Here's a few more pics to get you going.


----------



## cramden (Oct 13, 2015)

That's outstanding, great ratio of scenery to trains.:appl:


----------



## Yellowstone Special (Jun 23, 2015)

traction fan: Thank you for your input. I agree that operating an N scale layout would be much more visually realistic with the scenery as the main backdrop as the trains run through it. Dieselfan's photos are good examples. They look like real trains passing though real country.

dieselfan: Thanks again for those superb photos!

I can see where modeling in N scale would require some learning and proficiency in making scenery. Something I'd be willing to try. You guys are persuasive in causing me to take a serious look at N scale and trying it out on my existing layout.

I'm going to continue gathering information on N scale modeling and may start working on it in the fall.

Many thanks to all of you in this thread for your input and contributions.


----------



## traction fan (Oct 5, 2014)

*Scenery*



Yellowstone Special said:


> traction fan: Thank you for your input. I agree that operating an N scale layout would be much more visually realistic with the scenery as the main backdrop as the trains run through it. Dieselfan's photos are good examples. They look like real trains passing though real country.
> 
> dieselfan: Thanks again for those superb photos!
> 
> ...


 Yellowstone Special;

You are quite welcome! Scenery making methods/skills are pretty much the same in any scale. The big difference is just the ratio of trains to the scene. You can also fit some fairly deep-looking scenes into some pretty small spaces with N-scale. The steel trestle scene below is 16" deep at the top, and only 5" deep at the bottom. While 16" is the standard depth on my shelf layout; this one had to be cut down to accommodate the lid on a chest freezer. Some other sections can be much deeper. The river scene goes back about 6 feet.

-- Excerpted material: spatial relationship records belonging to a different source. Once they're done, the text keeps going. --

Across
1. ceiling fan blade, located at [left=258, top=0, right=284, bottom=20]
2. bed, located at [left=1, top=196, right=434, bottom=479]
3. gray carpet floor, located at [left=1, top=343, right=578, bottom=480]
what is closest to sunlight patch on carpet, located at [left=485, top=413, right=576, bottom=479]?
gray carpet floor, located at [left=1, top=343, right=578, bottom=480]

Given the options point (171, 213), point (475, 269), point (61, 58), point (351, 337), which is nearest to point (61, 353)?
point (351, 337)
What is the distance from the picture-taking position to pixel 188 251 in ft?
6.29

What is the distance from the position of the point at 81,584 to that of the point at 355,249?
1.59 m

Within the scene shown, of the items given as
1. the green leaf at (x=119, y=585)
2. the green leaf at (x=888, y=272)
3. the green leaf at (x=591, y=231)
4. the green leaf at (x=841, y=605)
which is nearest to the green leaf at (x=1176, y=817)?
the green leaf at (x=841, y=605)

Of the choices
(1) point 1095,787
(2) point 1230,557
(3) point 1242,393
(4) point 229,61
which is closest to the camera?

Traction Fan:smilie_daumenpos:


----------



## Yellowstone Special (Jun 23, 2015)

Awesome and nicely done! :thumbsup:


----------



## Yellowstone Special (Jun 23, 2015)

cramden said:


> That's outstanding, great ratio of scenery to trains.:appl:


Hey Ralph, is that you again?


----------



## cramden (Oct 13, 2015)

Yellowstone Special said:


> Hey Ralph, is that you again?


Yes it is, still alive and kicking.  They're just great pics...great backdrop for long passenger sets.


----------



## Yellowstone Special (Jun 23, 2015)

cramden said:


> Yes it is, still alive and kicking.  They're just great pics...great backdrop for long passenger sets.


Fantastic!!


----------



## dieselfan1 (Sep 14, 2013)

Yellowstone 
Scenery is not difficult at all if you take your time . I've been doing a little here and a little there and it comes together before you know it.
I also run modern on my layout . There is literally tons of modern stuff available in N.The third picture is my money shot.


----------



## Yellowstone Special (Jun 23, 2015)

dieselfan1 said:


> Yellowstone
> Scenery is not difficult at all if you take your time . I've been doing a little here and a little there and it comes together before you know it.
> I also run modern on my layout . There is literally tons of modern stuff available in N.The third picture is my money shot.


Beautiful work, dieselfan. The reflection of the train off the water looks great! I like the modern trains, too.

Since it looks like BNSF country, just east of the Rockies in Montana (?), that must be Amtrak's Empire Builder.


----------



## Gramps (Feb 28, 2016)

Great photography especially, as was said, the reflections in the water. :thumbsup:


----------